The changes introduced in the development cycle with Pulumi can be due to either the creation of code for new resources, or the modification or removal of the code of previously created resources. The way to carry out these changes is always with pulumi up. After confirming the deployment action, the changes will be moved to the infrastructure and Pulumi will save the deployment state , which consists of writing down each of the configured resources.

When code changes are later made and include new code for new resources, or modify or remove code from previously created resources, the last saved state of the project will be compared to the new state that would be reached after applying the changes. After confirming the deployment action, Pulumi would only deploy the resources related to the changes made, leaving the resources that have not been modified intact. In this sense, Pulumi is said to be idempotent since it does not recreate a resource that has not been modified. After a successful deployment, Pulumi re-saves the state of the deployment made.

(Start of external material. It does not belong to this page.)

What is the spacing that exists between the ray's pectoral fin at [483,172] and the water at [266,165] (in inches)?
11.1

If we remove a resource from the code and execute pulumi up it, that resource will be removed from the infrastructure. Therefore, there are no proper delete operations for each resource. Its code is simply removed from the project and the common changes are deployed pulumi up.

The created infrastructure is removed with pulumi destroy. It is a dangerous operation since it eliminates the entire infrastructure. If there is data or configurations stored in the deployment, there is a risk of data loss.